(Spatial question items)
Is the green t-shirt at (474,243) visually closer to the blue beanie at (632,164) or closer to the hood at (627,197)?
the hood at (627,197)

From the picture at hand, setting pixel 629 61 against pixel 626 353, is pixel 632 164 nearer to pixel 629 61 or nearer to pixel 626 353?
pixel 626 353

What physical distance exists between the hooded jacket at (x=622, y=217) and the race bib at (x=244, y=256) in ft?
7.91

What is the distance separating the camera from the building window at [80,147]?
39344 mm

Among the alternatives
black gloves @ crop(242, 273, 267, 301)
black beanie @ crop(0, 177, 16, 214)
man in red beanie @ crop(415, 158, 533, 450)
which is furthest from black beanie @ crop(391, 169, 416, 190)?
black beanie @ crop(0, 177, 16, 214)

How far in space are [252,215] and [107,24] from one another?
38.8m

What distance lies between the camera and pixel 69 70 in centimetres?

| STATED EXERCISE |
Turn every line of the items above into a numbered list, leaving out the blank lines.

| WRITTEN REPLY |
1. Is the green t-shirt at (474,243) visually closer to the blue beanie at (632,164) or closer to the hood at (627,197)?
2. the hood at (627,197)
3. From the picture at hand, setting pixel 629 61 against pixel 626 353, is pixel 632 164 nearer to pixel 629 61 or nearer to pixel 626 353?
4. pixel 626 353
5. What physical distance exists between the hooded jacket at (x=622, y=217) and the race bib at (x=244, y=256) in ft?
6. 7.91
7. What is the distance separating the camera from the building window at [80,147]?
8. 39344 mm
9. Among the alternatives
10. black gloves @ crop(242, 273, 267, 301)
11. black beanie @ crop(0, 177, 16, 214)
12. man in red beanie @ crop(415, 158, 533, 450)
13. which is furthest from black beanie @ crop(391, 169, 416, 190)?
14. black beanie @ crop(0, 177, 16, 214)
15. How far in space are [252,215] and [107,24] from one another?
16. 38.8m
17. What distance lies between the camera and pixel 69 70 in centimetres?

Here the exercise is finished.